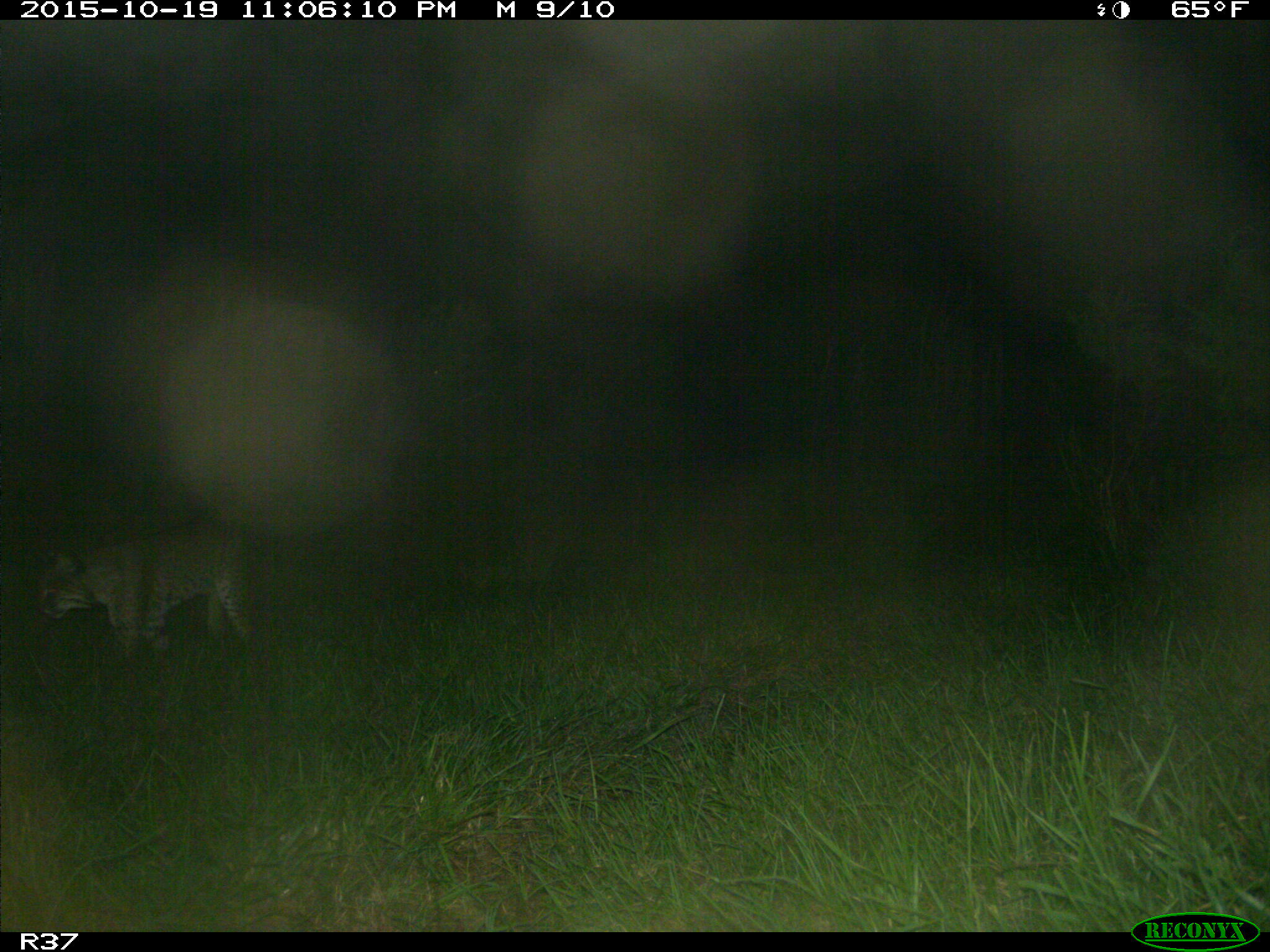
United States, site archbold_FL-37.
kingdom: Animalia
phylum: Chordata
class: Mammalia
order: Carnivora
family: Felidae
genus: Lynx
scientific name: Lynx rufus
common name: bobcat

§ §

WHAT IS REQUIRED –
From the line that contains "class: Mammalia" to the last line of the material above, repeat every line exactly, keeping both the first and the last.

FINISHED EXERCISE –
class: Mammalia
order: Carnivora
family: Felidae
genus: Lynx
scientific name: Lynx rufus
common name: bobcat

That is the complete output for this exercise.